CHALLENGE —
Return the lines of the data starting at the line containing "From the shooting" and ending at the line containing "2203 centimetres", without changing them. Give only these lines.

GIVEN DATA —
_ _ _ _ _
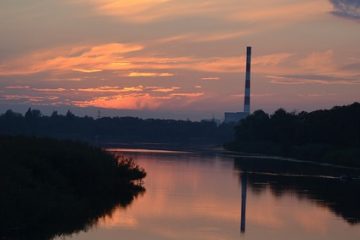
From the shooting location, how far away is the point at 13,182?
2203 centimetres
_ _ _ _ _
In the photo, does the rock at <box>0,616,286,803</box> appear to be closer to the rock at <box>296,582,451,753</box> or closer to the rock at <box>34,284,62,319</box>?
_ _ _ _ _
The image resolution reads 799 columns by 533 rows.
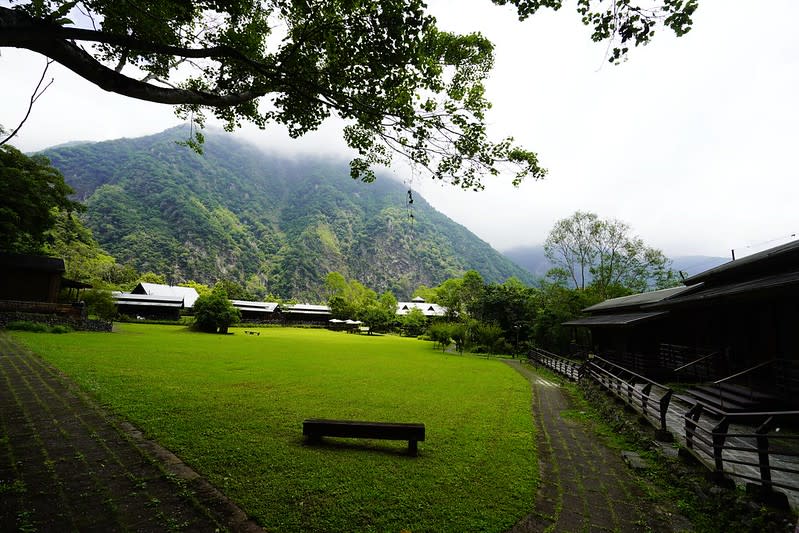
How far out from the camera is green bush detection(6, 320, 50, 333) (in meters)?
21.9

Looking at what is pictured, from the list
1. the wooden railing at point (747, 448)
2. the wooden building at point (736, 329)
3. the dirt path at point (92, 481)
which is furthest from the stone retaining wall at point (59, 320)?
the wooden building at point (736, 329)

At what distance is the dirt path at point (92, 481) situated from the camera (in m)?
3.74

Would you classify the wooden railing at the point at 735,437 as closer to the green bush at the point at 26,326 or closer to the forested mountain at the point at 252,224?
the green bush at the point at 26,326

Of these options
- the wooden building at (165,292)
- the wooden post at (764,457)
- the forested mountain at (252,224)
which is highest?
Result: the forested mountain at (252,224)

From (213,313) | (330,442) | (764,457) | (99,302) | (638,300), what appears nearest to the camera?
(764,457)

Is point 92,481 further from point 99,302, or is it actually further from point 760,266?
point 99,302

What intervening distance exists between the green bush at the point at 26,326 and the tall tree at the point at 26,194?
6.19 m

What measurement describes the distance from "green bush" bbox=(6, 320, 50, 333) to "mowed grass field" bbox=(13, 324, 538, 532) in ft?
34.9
_ _ _ _ _
WRITTEN ANSWER —
From the shooting location, how far away is the point at 13,182?
2203 centimetres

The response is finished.